The tenth commandment is surely one of the hardest to legislate for, if not impossible. Working as a Jewish chaplain to the women and staff at Holloway Prison, I talk to prisoners about what has happened, or has not happened, for them to be there. Rarely is it easy to talk about feelings and intention. They are there because of what they have done or been perceived to have done to break the law, and not because of what they desired.
The Ten Sayings split neatly into five, beyn adam l’makom, between human and God; and five, beyn adam l’chavero, between human and human. However, it’s the first and tenth that seem to have the greatest connection with each other. The first seems unlike a commandment, rather a statement. But actually Ten Commandments is an erroneous English translation that has stuck.
Aseret Dibrot means Ten Statements, Utterances, even Things and the first is “I am the Eternal your God”. This could be read as an introduction, setting the scene for the laws that followed. But Maimonides and others saw this as the first mitzvah and therefore proof that you could legislate for intention, belief and thought by accepting such an understanding of God. In his Mishneh Torah, he states: “The foundation of foundations and the pillar of all wisdom is a positive commandment.”

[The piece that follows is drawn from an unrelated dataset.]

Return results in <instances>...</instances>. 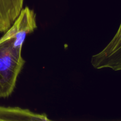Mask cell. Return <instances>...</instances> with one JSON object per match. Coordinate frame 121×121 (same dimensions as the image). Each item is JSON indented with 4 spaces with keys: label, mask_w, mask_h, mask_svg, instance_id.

It’s that set of beliefs that has the power to inform the tenth commandment, “You shall not covet”. Right thinking leads to right actions. Bachya ibn Pekuda, his fellow Spanish medieval rabbi, in Chovot Halevavot says, “Duties of the heart are as binding as those of the limbs.”
Contemporary prison and probation services know that the heart leads all actions. And that’s why education and reflective practice has superseded traditional reward and punishment. Prisons, and not just the chaplaincy departments, understand that desire, belief and intention affect the crowding of their institutions, as much as actions do.